In January,(*2005) the Illinois Hospital Association (IHA) launched a program, called medication reconciliation, to use the St. Francis model in 26 hospitals, including Rush University Medical Center, University of Illinois Medical Center at Chicago and eight Advocate hospitals.

The purpose is to "identify weaknesses and adopt the best practices to address those weak points," said Cathy Grossi, the IHA's director of health policy and regulation.

A second program, also started in January, is designed to cast an even broader net for drug safety, said Bruce Lambert of the University of Illinois at Chicago's College of Pharmacy.
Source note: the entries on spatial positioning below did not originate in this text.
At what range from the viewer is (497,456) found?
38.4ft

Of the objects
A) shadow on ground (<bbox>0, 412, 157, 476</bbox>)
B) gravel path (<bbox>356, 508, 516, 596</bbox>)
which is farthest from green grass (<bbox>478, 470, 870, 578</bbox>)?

The two-year pilot project, funded by a $100,000 grant from the Michael Reese Health Trust, plans to use the IHA's medication reconciliation program as its core, and then expand around it to reach patients' family doctors as well as the drugstores where they fill prescriptions. It will involve UIC and two other hospitals.

A major stumbling block to the rapid deployment of a drug safety system is the lack of electronic medical record systems in hospitals. Many Illinois hospitals, especially the teaching institutions, are computerizing the way they handle prescriptions, lab tests, diagnoses and patient histories, but it is an expensive process and takes time.

Whittington cautioned that setting up a computerized medical record system without first developing a program that ensures safety can lead to a new set of complications and problems.

"A lot of times people think of electronics as a kind of black box where magic will happen," he said. "`We'll just let the computer do that.' It doesn't work like that. What you put in is what you get out, and it's the same in health care."

For Jerry Storm, St. Francis Hospital's director of pharmacy, the computerized medical records system has opened a new world of drug safety.

Pharmacists now watch for adverse drug alerts that appear as pop up warnings of drug reaction, allergy, overdose or wrong drug.

Eighty percent of the time physicians accept recommendations from pharmacists and change their orders.

"It's been a cultural change," Storm said. "The doctors are much more receptive when they get a phone call from us now than what they were 5 years ago. There's a lot more heightened awareness regarding medication errors."